## ACTIONS TO TAKE
a. Rewrite the paragraph beginning "The principle to sort the nodes is" from the post about ranking graph nodes as a short list, keeping its main facts.
b. According to the post about ranking graph nodes, what is the graph generated from?
c. Carry on the post about ranking graph nodes from its last sentence.

## EXCERPT TO READ
──────

I now have a graph that includes many nodes and weighted edges.
This graph is generated from a pandas data frame Here's the sample input dataframe
A B count
x y 3
x z 2
y x 5
y z 1
z x 1
The principle to sort the nodes is: when A goes to B (count) is bigger than B goes to A, then A is bigger than B. Otherwise, B is bigger than A. e.g. x to y is 3 and y to x is 5, so y is bigger than x.
Here's how I do it
I created a list to store the nodes that need to be rank. This is the output list. e.g. {X, Y, Z}
and create a dict to store all the relationships from the dataframe:
For example: ({'X': {'Y': 3, 'Z': 2}, {'Y': {'X': 5, 'Z': 1}, {'Z': {'X': 1, 'Y': 0}).
By looping through these relations in turn, high-level nodes are inserted into the previous space of low-level nodes, and the rest of the nodes are moved back one step.

──────

## SUPPLIED INFORMATION

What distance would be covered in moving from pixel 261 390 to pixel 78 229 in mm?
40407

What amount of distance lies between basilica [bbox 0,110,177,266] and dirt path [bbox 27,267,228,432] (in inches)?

──────

## ANSWER SET
a.
- If the count from A to B is larger than the count from B to A, A ranks above B.
- Otherwise, B ranks above A.
- Example: x to y is 3 and y to x is 5, so y ranks above x.

b. A pandas data frame.

c.
The change of output list while the program running:
{X, Y, Z}
->{Y, X, Z}
->{Y, X, Z}
->{Y, X, Z}
->{Y, X, Z}
->{Y, X, Z}
Hence the output is {Y, X, Z}. This is the way I can imagine, but it is too heuristic. Is there any elegant method else? Can it identify a global order A>B>C from partial orders like A>B and B>C? Is this related to any famous problem?
IIUC, you can use pivot_table
get what you expect:
out = (df.pivot_table(index='A', columns='B', values='count', fill_value=0)
.agg(lambda s: s.drop(s.name).to_dict(), axis=1).to_dict())
print(out)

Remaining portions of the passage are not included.